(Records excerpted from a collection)
:::::

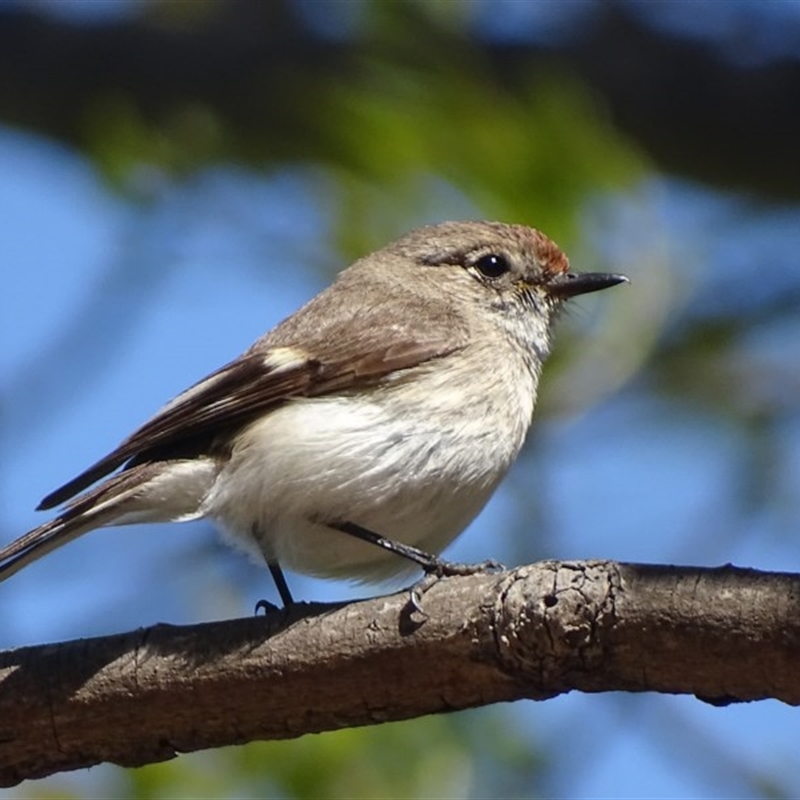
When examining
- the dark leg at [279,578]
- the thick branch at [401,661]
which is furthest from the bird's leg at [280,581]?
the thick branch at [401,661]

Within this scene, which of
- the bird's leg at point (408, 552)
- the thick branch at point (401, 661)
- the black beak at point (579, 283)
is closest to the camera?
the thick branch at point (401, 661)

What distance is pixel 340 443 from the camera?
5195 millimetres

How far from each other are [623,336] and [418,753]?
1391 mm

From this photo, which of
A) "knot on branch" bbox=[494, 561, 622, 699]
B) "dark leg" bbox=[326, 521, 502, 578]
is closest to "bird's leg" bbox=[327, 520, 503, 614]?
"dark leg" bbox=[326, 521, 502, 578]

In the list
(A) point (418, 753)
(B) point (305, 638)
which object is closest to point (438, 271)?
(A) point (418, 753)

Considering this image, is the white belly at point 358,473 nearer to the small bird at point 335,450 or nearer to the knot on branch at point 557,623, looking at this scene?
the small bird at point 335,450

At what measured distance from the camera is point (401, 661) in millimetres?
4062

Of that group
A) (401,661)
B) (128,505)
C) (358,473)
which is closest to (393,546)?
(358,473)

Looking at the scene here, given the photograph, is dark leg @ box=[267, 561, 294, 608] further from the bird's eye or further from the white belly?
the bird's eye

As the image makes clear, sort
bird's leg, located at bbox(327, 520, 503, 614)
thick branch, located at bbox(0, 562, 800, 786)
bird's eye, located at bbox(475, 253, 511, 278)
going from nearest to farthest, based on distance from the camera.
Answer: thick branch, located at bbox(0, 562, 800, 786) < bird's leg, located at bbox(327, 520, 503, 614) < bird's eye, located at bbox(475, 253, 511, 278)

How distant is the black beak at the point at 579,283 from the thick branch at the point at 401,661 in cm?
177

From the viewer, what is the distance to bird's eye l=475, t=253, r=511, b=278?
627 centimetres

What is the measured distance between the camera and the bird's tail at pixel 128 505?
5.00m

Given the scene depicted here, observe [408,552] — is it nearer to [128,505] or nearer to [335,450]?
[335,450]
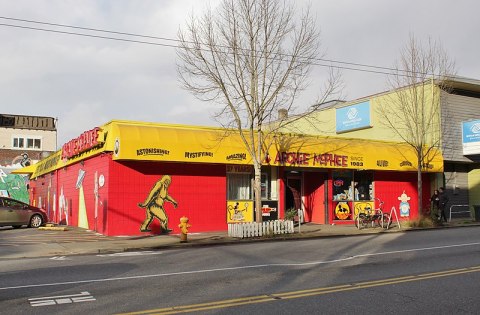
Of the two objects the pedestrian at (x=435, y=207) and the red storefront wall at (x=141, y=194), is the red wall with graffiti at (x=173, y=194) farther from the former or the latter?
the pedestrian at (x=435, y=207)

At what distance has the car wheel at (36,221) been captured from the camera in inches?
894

:::::

Rewrite the lines above as a JSON list of strings, one string per line, omitting blank lines and the pictures.

[
  "When examining",
  "- the dark leg at [279,578]",
  "- the thick branch at [401,661]",
  "which is furthest from the bird's leg at [280,581]?",
  "the thick branch at [401,661]",
  "Within this scene, which of",
  "- the bird's leg at point (408, 552)",
  "- the thick branch at point (401, 661)",
  "- the black beak at point (579, 283)",
  "is closest to the camera?",
  "the thick branch at point (401, 661)",
  "What distance is pixel 340 443 from the camera?",
  "5195 millimetres",
  "How far from each other are [623,336] and [418,753]?",
  "1391 mm",
  "From this photo, which of",
  "A) \"knot on branch\" bbox=[494, 561, 622, 699]",
  "B) \"dark leg\" bbox=[326, 521, 502, 578]",
  "is closest to \"bird's leg\" bbox=[327, 520, 503, 614]?",
  "\"dark leg\" bbox=[326, 521, 502, 578]",
  "In the list",
  "(A) point (418, 753)",
  "(B) point (305, 638)",
  "which object is closest to point (438, 271)?",
  "(A) point (418, 753)",
  "Considering this image, is the white belly at point 358,473 nearer to the small bird at point 335,450 or nearer to the knot on branch at point 557,623, looking at this scene?",
  "the small bird at point 335,450",
  "At what measured distance from the camera is point (401, 661) in millimetres?",
  "4062",
  "Of that group",
  "A) (401,661)",
  "B) (128,505)",
  "C) (358,473)",
  "which is closest to (393,546)?",
  "(358,473)",
  "Looking at the scene here, given the photograph, is dark leg @ box=[267, 561, 294, 608] further from the bird's eye or further from the white belly?",
  "the bird's eye",
  "As the image makes clear, sort",
  "bird's leg, located at bbox(327, 520, 503, 614)",
  "thick branch, located at bbox(0, 562, 800, 786)",
  "bird's eye, located at bbox(475, 253, 511, 278)",
  "going from nearest to farthest, based on distance from the camera.",
  "Answer: thick branch, located at bbox(0, 562, 800, 786) < bird's leg, located at bbox(327, 520, 503, 614) < bird's eye, located at bbox(475, 253, 511, 278)",
  "How distant is the black beak at the point at 579,283 from the thick branch at the point at 401,661 in cm?",
  "177",
  "From the viewer, what is the distance to bird's eye l=475, t=253, r=511, b=278?",
  "627 centimetres",
  "What is the measured distance between the camera and the bird's tail at pixel 128 505?",
  "5.00m",
  "Given the scene depicted here, observe [408,552] — is it nearer to [128,505] or nearer to [335,450]?",
  "[335,450]",
  "Of the two objects the pedestrian at (x=435, y=207) and the red storefront wall at (x=141, y=194), is the red wall with graffiti at (x=173, y=194) farther from the former or the latter?",
  "the pedestrian at (x=435, y=207)",
  "At what distance has the car wheel at (36,221) been captured from the camera in inches?",
  "894"
]